■ **Directions**
Put every line of the records below into a numbered list, skipping the blank lines. Leave the pictures out of your answer.

■ **Record extracts**
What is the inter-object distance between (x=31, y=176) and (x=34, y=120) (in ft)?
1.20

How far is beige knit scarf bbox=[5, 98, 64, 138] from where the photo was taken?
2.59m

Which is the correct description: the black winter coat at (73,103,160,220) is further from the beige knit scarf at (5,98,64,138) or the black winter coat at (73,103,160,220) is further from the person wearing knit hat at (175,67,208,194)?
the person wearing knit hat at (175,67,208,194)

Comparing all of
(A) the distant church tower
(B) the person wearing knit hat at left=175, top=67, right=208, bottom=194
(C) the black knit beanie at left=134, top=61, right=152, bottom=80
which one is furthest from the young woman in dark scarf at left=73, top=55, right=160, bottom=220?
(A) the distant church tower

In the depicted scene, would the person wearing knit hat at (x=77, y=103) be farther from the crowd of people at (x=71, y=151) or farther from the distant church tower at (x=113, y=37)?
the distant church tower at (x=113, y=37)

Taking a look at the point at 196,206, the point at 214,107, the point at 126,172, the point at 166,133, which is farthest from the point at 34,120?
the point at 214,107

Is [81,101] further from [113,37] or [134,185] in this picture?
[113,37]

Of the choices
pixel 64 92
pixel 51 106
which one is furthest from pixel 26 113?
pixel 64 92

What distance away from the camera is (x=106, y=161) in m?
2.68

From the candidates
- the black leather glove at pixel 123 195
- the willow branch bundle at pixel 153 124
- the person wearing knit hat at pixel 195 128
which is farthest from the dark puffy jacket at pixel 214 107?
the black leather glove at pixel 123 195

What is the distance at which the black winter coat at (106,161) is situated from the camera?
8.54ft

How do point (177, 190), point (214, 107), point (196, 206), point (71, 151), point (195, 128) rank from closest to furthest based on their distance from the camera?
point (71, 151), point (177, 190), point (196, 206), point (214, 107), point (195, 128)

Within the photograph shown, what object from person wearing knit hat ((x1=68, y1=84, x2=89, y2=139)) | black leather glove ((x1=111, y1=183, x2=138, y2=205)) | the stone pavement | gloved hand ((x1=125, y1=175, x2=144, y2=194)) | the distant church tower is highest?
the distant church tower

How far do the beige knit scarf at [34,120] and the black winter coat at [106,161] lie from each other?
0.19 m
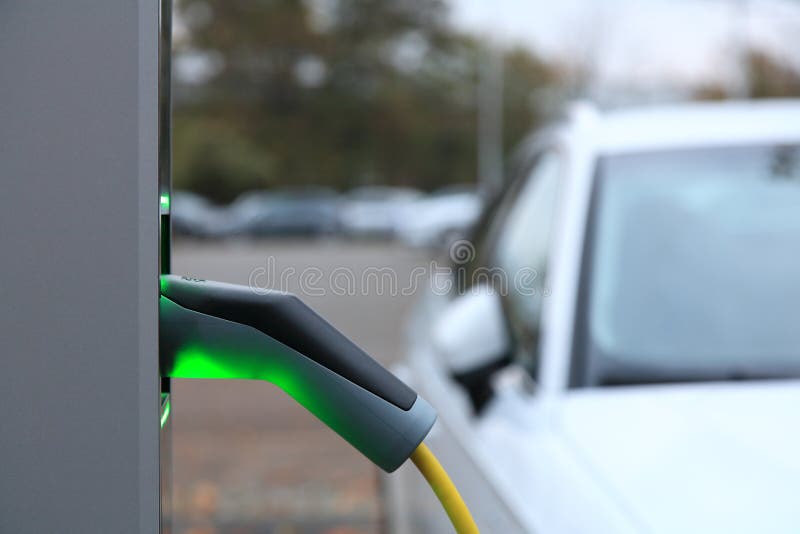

■ **Solution to this exercise**
1. What is the inter-object distance between (x=31, y=176) and (x=34, y=120) (in ft)?
2. 1.20
3. How far is beige knit scarf bbox=[5, 98, 64, 138] from where the photo was taken?
4. 2.59m
5. Which is the correct description: the black winter coat at (73,103,160,220) is further from the beige knit scarf at (5,98,64,138) or the black winter coat at (73,103,160,220) is further from the person wearing knit hat at (175,67,208,194)?
6. the person wearing knit hat at (175,67,208,194)
7. Comparing all of
8. (A) the distant church tower
9. (B) the person wearing knit hat at left=175, top=67, right=208, bottom=194
10. (C) the black knit beanie at left=134, top=61, right=152, bottom=80
11. which one is furthest from the young woman in dark scarf at left=73, top=55, right=160, bottom=220?
12. (A) the distant church tower
13. In the depicted scene, would the person wearing knit hat at (x=77, y=103) be farther from the crowd of people at (x=71, y=151) or farther from the distant church tower at (x=113, y=37)?
14. the distant church tower at (x=113, y=37)
15. Taking a look at the point at 196,206, the point at 214,107, the point at 126,172, the point at 166,133, which is farthest from the point at 34,120?
16. the point at 214,107
17. Is [81,101] further from [113,37] or [134,185] in this picture?
18. [113,37]
19. Of the choices
20. pixel 64 92
21. pixel 51 106
22. which one is furthest from pixel 26 113?
23. pixel 64 92
24. What distance away from the camera is (x=106, y=161) in m?
25. 2.68
26. From the candidates
27. - the black leather glove at pixel 123 195
28. - the willow branch bundle at pixel 153 124
29. - the person wearing knit hat at pixel 195 128
30. which is farthest from the dark puffy jacket at pixel 214 107?
31. the black leather glove at pixel 123 195
32. What is the distance at which the black winter coat at (106,161) is situated from the camera?
33. 8.54ft
34. How do point (177, 190), point (214, 107), point (196, 206), point (71, 151), point (195, 128) rank from closest to furthest based on their distance from the camera?
35. point (71, 151), point (177, 190), point (196, 206), point (214, 107), point (195, 128)
36. Within the photograph shown, what object from person wearing knit hat ((x1=68, y1=84, x2=89, y2=139)) | black leather glove ((x1=111, y1=183, x2=138, y2=205)) | the stone pavement | gloved hand ((x1=125, y1=175, x2=144, y2=194)) | the distant church tower is highest?
37. the distant church tower
38. How far do the beige knit scarf at [34,120] and the black winter coat at [106,161] lie from each other?
39. 0.19 m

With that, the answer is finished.